Turkey’s Erdogan faces a new challenge after devastating earthquake

Erdogan needs to recover from the economic crisis and the aftermath of the devastating earthquake. (file)

Ankara:

Turkey’s fractious opposition leaders ended months of acrimonious debate on Monday and agreed to name the head of the main secular party as their joint candidate against President Recep Tayyip Erdogan in May 14 elections.

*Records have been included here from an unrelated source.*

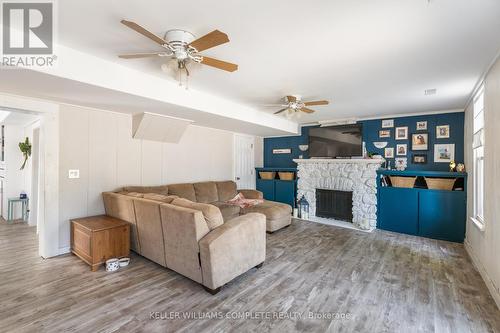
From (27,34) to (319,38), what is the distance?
8.53 feet

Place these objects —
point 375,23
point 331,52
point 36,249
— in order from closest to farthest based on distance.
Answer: point 375,23 < point 331,52 < point 36,249

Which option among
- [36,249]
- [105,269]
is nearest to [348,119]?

A final deal aimed at avoiding splitting the opposition vote would see CHP chief Kemal Kilikdaroglu name the popular mayors of Istanbul and Ankara as vice presidents in the event of Erdogan’s end to two decades of rule.

“If we had split up, we would have been finished,” Kilikdaroglu told a huge crowd of supporters after walking out after hours of tense talks.

Erdogan faces the fight of his political life in what he sees as Turkey’s most consequential election since its birth as a post-Ottoman republic 100 years ago.

The 68-year-old leader needs to overcome the twin hurdles of an economic crisis and the aftermath of a devastating earthquake as he seeks to extend his Islamic style of governance until 2028.

Opinion polls point to a tight race that is too close to call.

But Erdogan’s task seemed to get a little easier when one of the main leaders of the six-party opposition coalition pulled out of the talks on Friday.

‘Nation Won’

Meral Aksener has argued that the soft-spoken Kilikdaroglu, 74, from Turkey’s long-marginalized Alevi community, lacked the public appeal to defeat Erdogan in the presidential election.

Instead it has urged popular CHP mayors from Istanbul or Ankara to step into the race.

The two met with Aksener on Monday in an effort to bring his nationalist Eiye party back into the opposition fold.

Ankara Mayor Mansur Yavas told reporters after the meeting, “Our country cannot tolerate division.”

The opposition last united in an effort to oust Erdogan’s allies from power in municipal elections held in 2019.

His ability to seize control of Turkey’s two main cities shattered Erdogan’s aura of invincibility and set the stage for a possible return to power by the party of Mustafa Kemal Ataturk, the secular state’s revered founder.

But Kilicdaroglu wanted both Yavas and Istanbul mayor Ekrem Imamoglu to stay in office to avoid the risk of handing control of either city back to Erdogan’s Islamist party.

In a 12-point text written on Monday, Kilicdaroglu committed to nominating the party’s other five leaders as vice presidents for the transition period following the election, should he win.

Kilicdaroglu would then appoint the two mayors as vice-presidents “at the appropriate time by the President”.

Party leaders said Aksener made the two appointments his main condition for rejoining the opposition bloc.

“The country has won,” Bahadir Erdem, deputy leader of the Yii party, tweeted after the announcements.

economic expectations

Analysts see the opposition’s failure to iron out their differences just two months before the vote as one of the main factors working in Erdogan’s favor.

Public approval of Erdogan fell after he launched an unusual economic experiment in late 2021 that sought to fight inflation by drastically cutting interest rates.

A resulting currency crisis wiped out people’s savings and raised the annual inflation rate to 85 percent.

Turkish shares and Eurobonds both rallied on rising investor hopes that the joint candidate would be able to defeat Erdogan and restore economic conservatism after years of turmoil.

Kilicdaroglu is expected to hold separate talks with the pro-Kurdish HDP — parliament’s third-largest party — to see if it can advance its appeal.

The HDP was kept out of the opposition talks because of Aksener’s more aggressive policy views.

HDP co-leader Mittaat Sansar said after Kilicdaroglu’s name was announced, “We accept the people’s desire for change.”

“The HDP will play its part.”

Erdogan apologizes

Erdogan’s widely praised handling of Russia’s invasion of Ukraine helped reverse a decline in his approval ratings and gave him a come-from-behind victory.

But last month’s devastating earthquake that killed more than 46,000 people in Turkey and nearly 6,000 in Syria ruined Erdogan’s entire political career.

Erdogan acknowledged that his government had been slow to respond in the critical first days of the crisis and asked voters to forgive him for the delay in the rescue.

He also dismissed rumors that he would try to delay the May vote to a more politically favorable date.

“We are not hiding behind excuses,” he said last week.

He told a weekly cabinet briefing that he would announce the formal launch of the election campaign on Friday.

(Except for the headline, this story has not been edited by NDTV staff and is published from a syndicated feed.)